I know a thing or two about dreams fostered by wide open landscapes, with a lot of sky and horizon. I’ve always felt that the plains invite visions which are taller than our little lives. For others, they feed a sense of lack. They may open our eyes to the significance of every small feature or object when there’s no scenic drama to distract from it, but also to our own smallness, our desire to not just see but also to be seen and, ultimately, remembered. Unattainable and everpresent, the horizon is a melancholy boundary, reminding us of our finite lot in what seems like infinity. For some, emptiness is hard to fill with dreams, and that has not necessarily to do with hardship. In Hungary, I used to hear people talking much more about what was lacking than what was there. The vast sweeping views under a huge sky mostly brought to mind the absence of mountains, lakes, and dark forests. My neighbour hoarded to compensate for a perceived lack. His stash, all his own behind a tall fence and a locked gate, was his shelter.
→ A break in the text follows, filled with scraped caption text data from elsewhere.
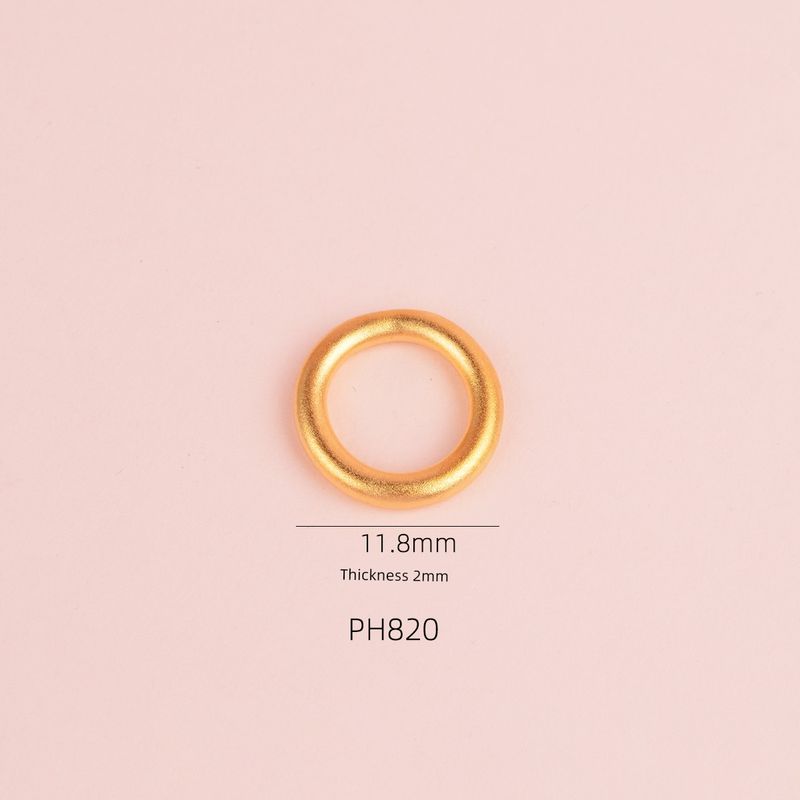 

Sand Gold Colorfast Bead Ring Flexible Ring Accessories DIY Hand Woven Hand Rope Pendant Accessories Bracelet PH820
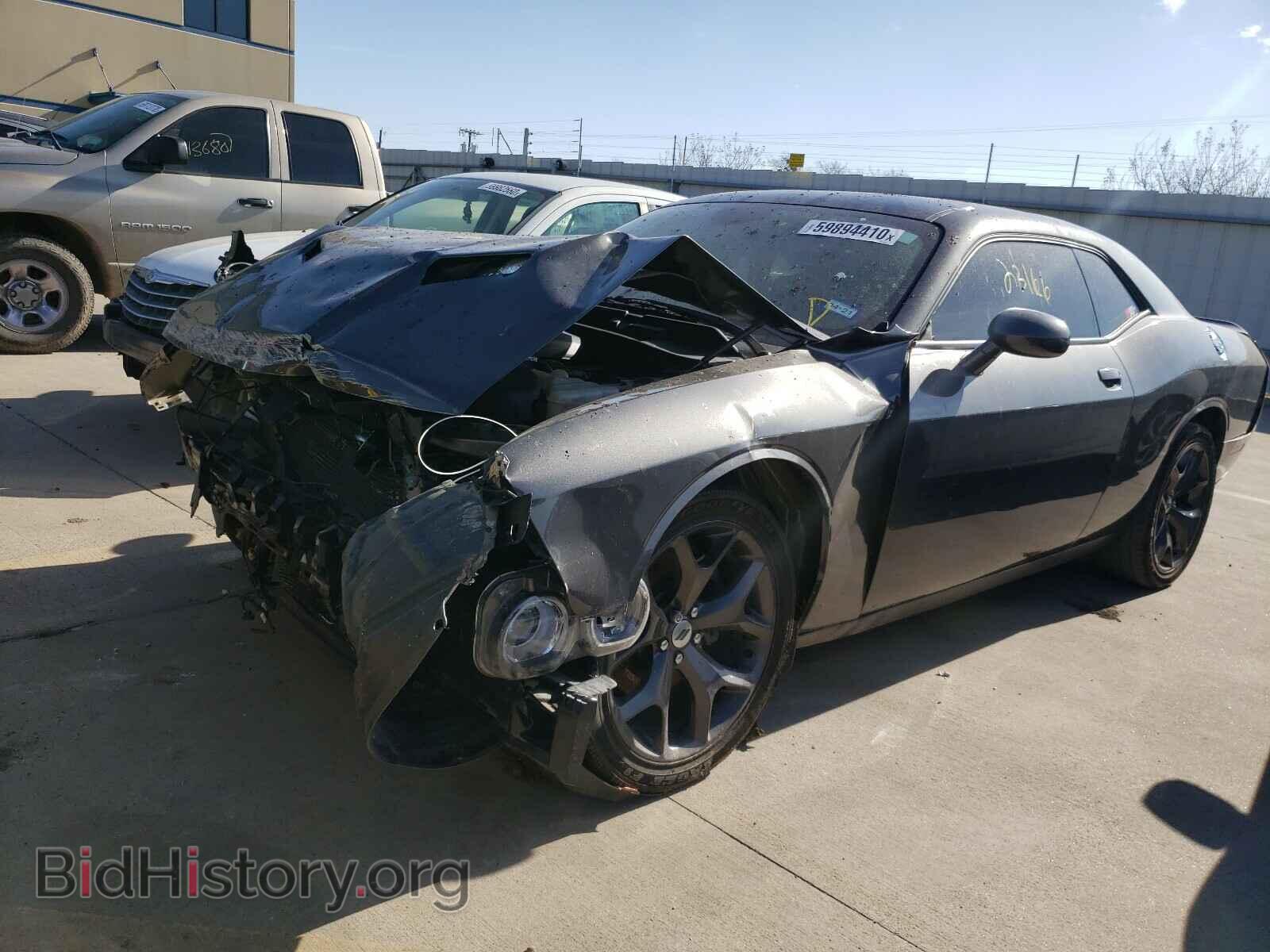 2018 DODGE CHALLENGER - VIN: 2C3CDZAG0JH149981 - Photo 2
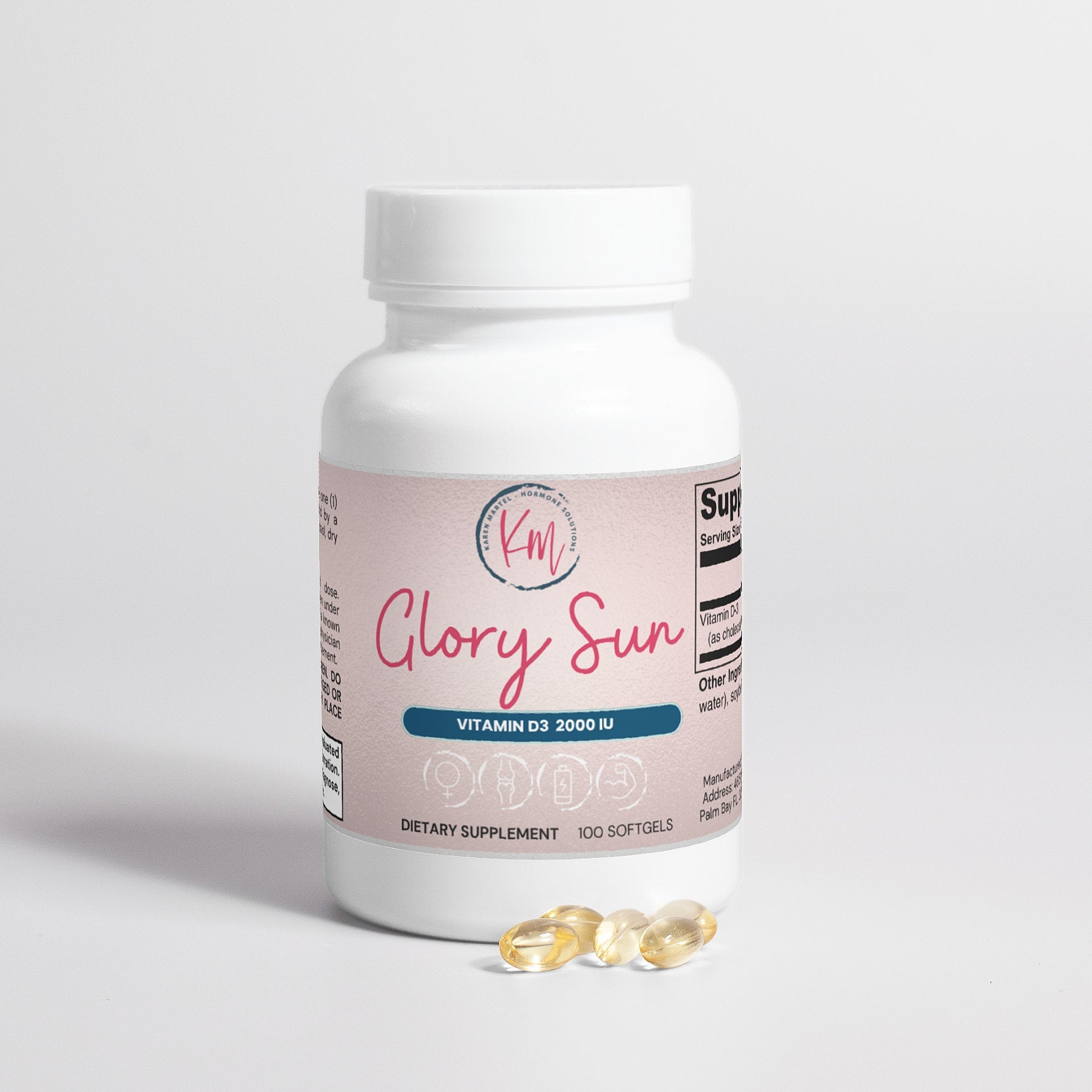 GLORYSUN Vitamin D3 2,000 IU - karenmartel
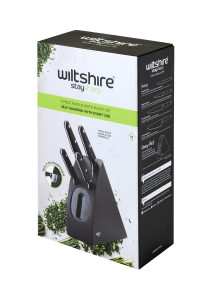 Staysharp Triple Rivet Radius Knife Block 5 Piece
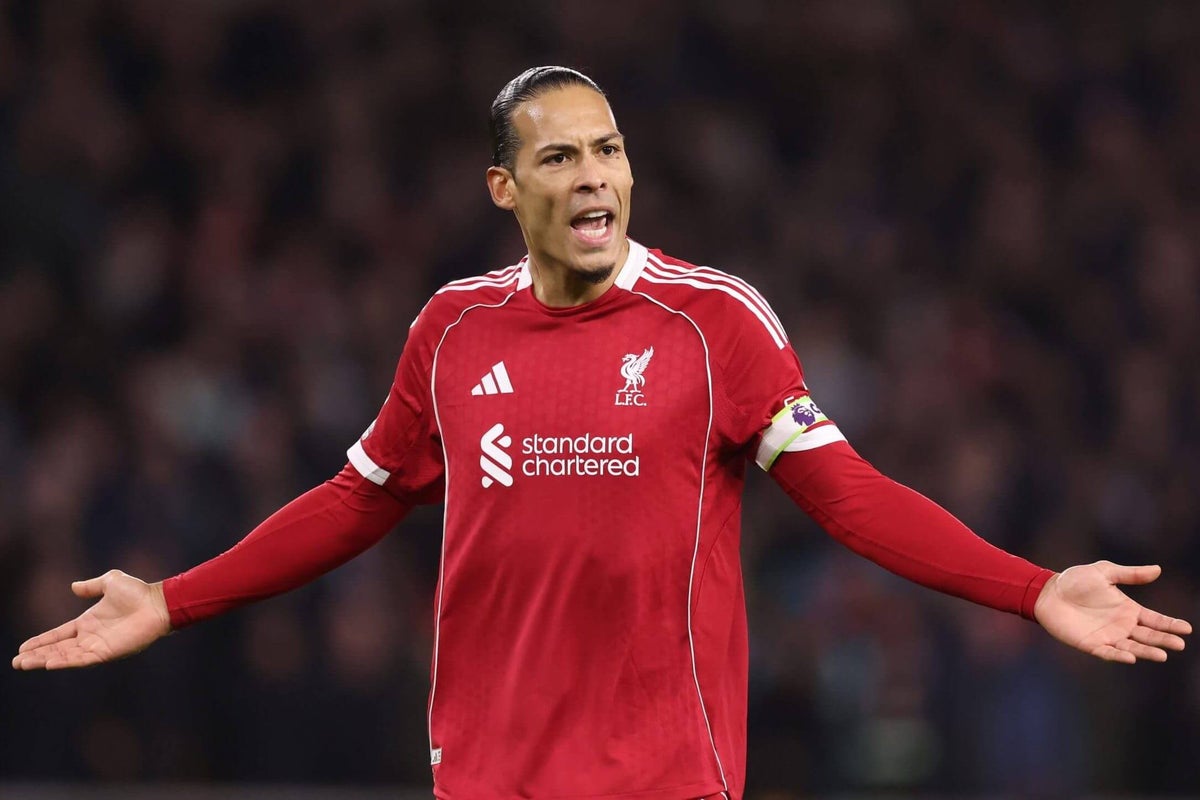 Arne Slot furious in dressing room after Liverpool’s defeat to Wolves, Virgil van Dijk says
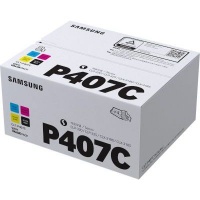 HP for Samsung CLT-P407C Toner Cartridge Pack Photo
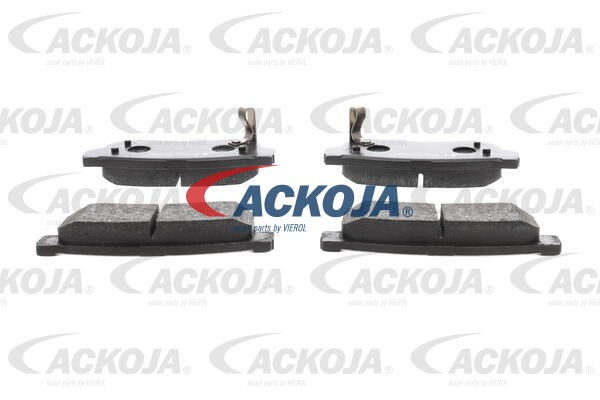 Brake Pad Set, disc brake ACKOJAP A53-0057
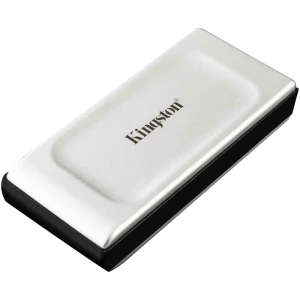 Внешний портативный SSD накопитель Kingston XS2000, 1 ТБ, Серебристый (SXS2000/1000G)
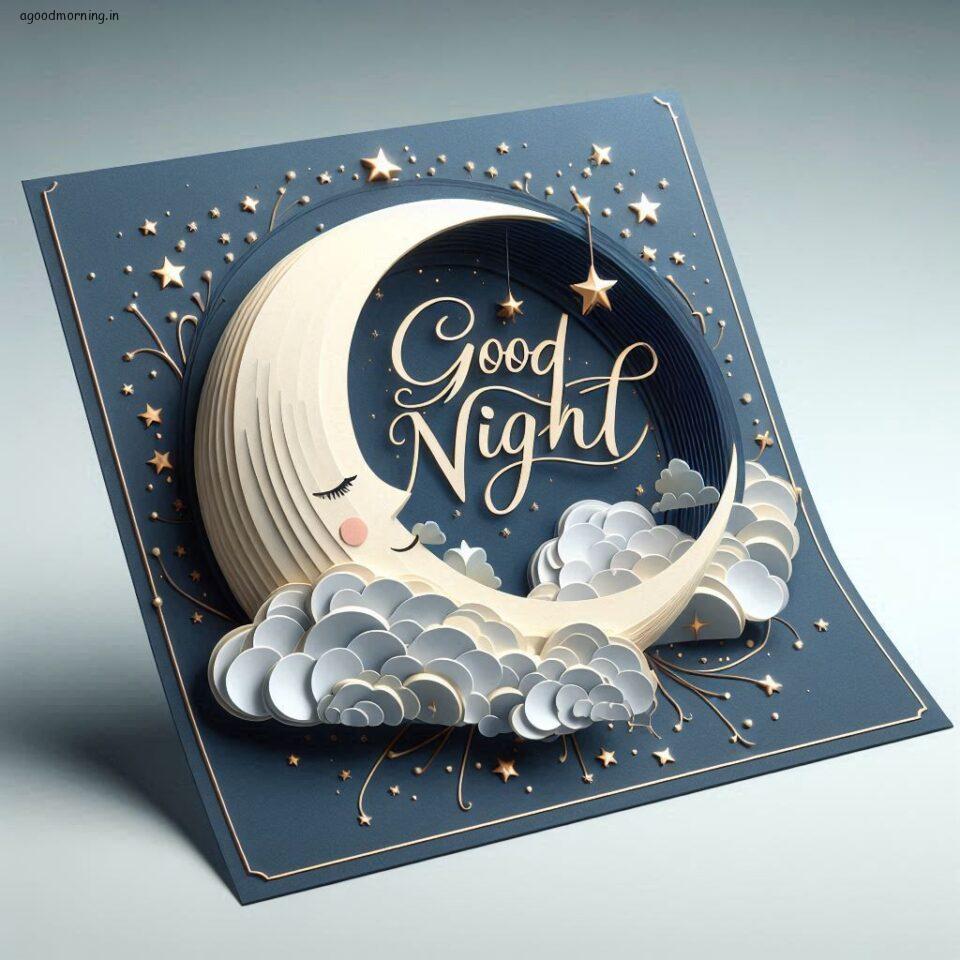 Good night images amazing background and stylish design ()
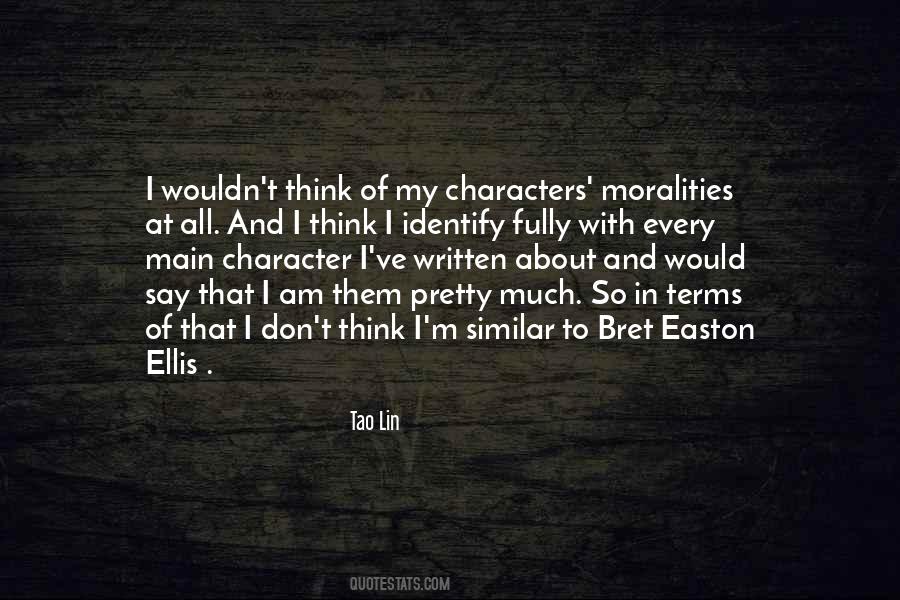 Quotes About Similar Characters #1821309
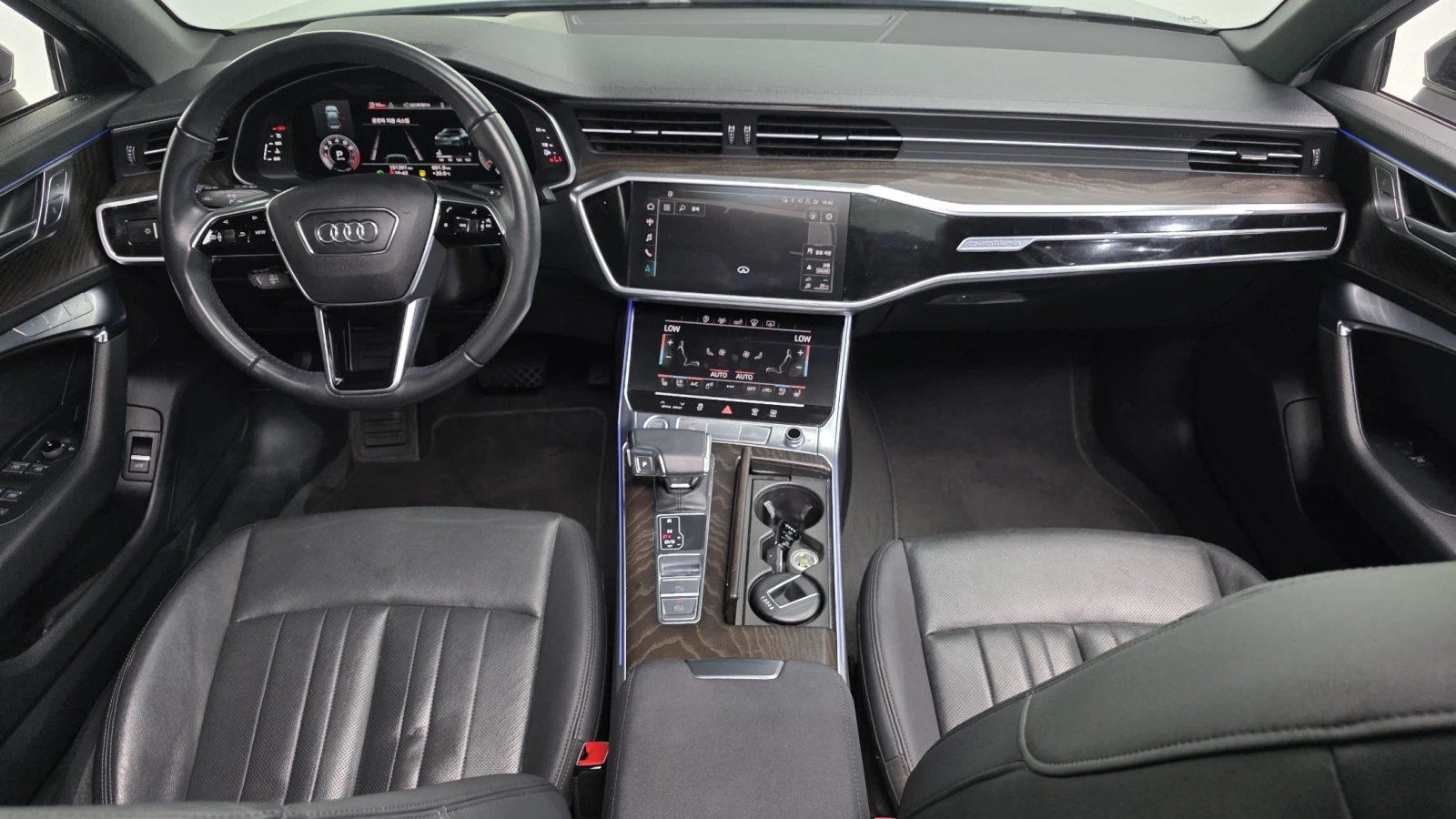Audi A6, снимка 6 - Автомобили и джипове - 55323041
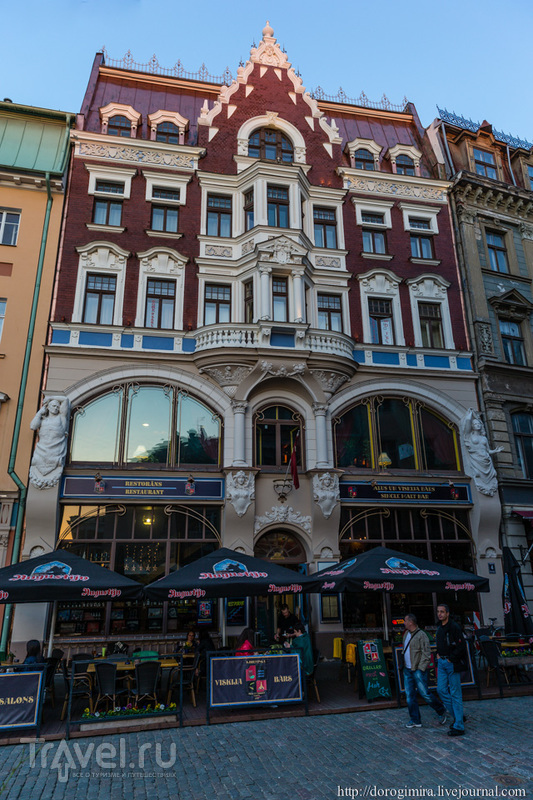 Улица Тиргоню, дом 4 в Риге, Латвия / Фото из Латвии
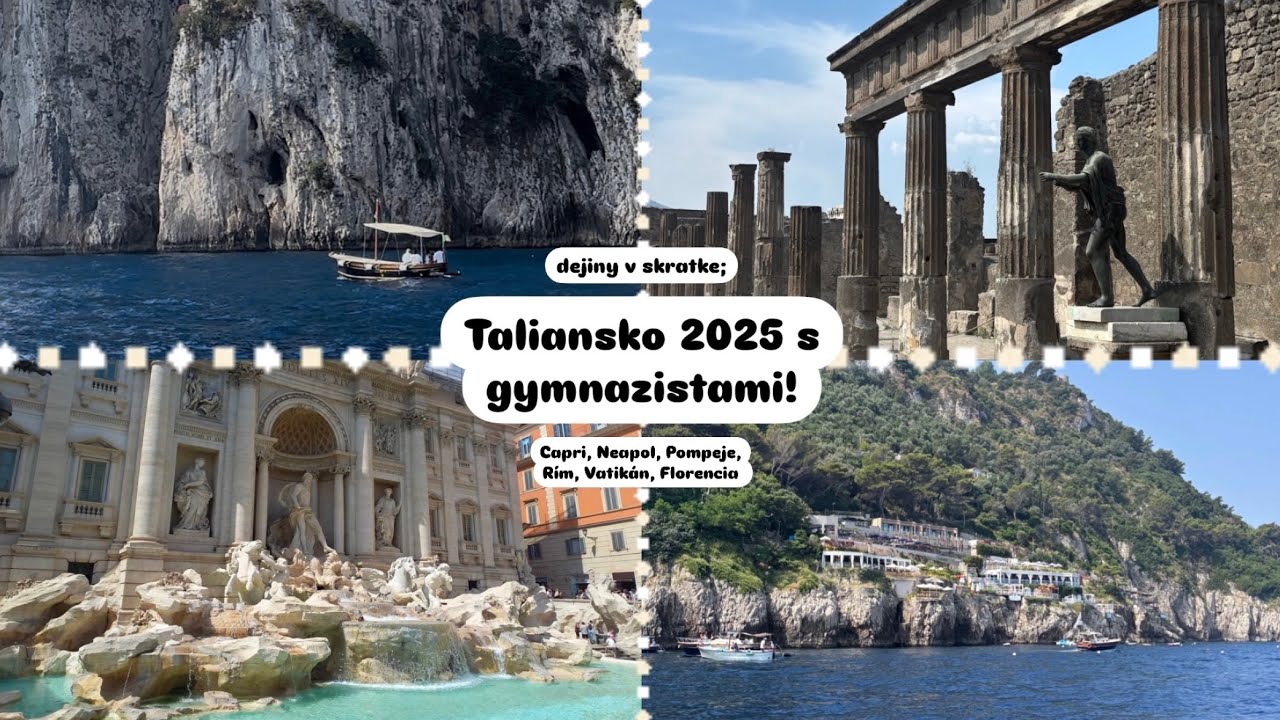Taliansko 2025!!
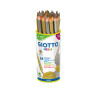 8000825518010 - MÉGA POT 24 CRAYONS COULEURS OR/ARGENT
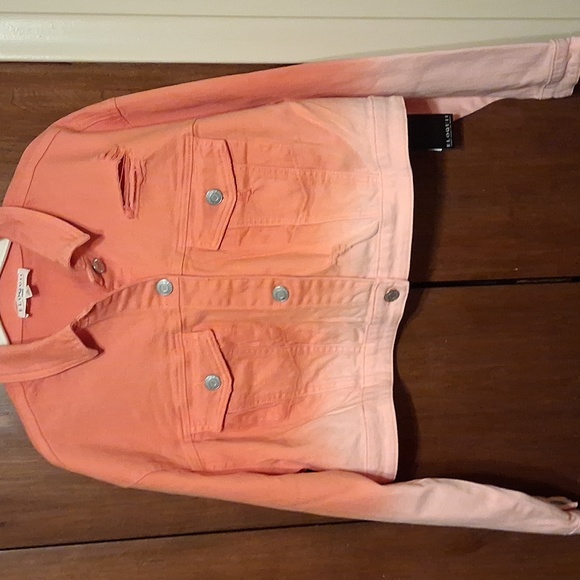 Eloquii  2 Piece Denim Pantsuit - Picture 5 of 16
He had created a private lair to protect him from the vastness of the sky, the ubiquity of the horizon, the possibilities lying dormant in an empty landscape. That was his private rebound. Perhaps it was this privacy which ate away at his sister and became a festering wound. She, after all, liked to share at least the evening sunshine and some songs and jokes and stories with her neighbours.
Sharing is perhaps the greatest need and yet apparently so difficult to articulate. The idea of sharing was at the heart of Karl Göran’s project. The rebound was meant to be a communal place. His effort and labour and determination served to salvage a sense of community which was evaporating. He may have also sought to assuage his own loneliness by creating a place for others, but that’s not really relevant. He sensed a general need and grasped a vision and tried with his own hands to transform it into something tangible and visible, a material reality one couldn’t ignore. All the beauty is in his commitment to an ideal: Shelter and solidarity. Function and spirit hand in hand.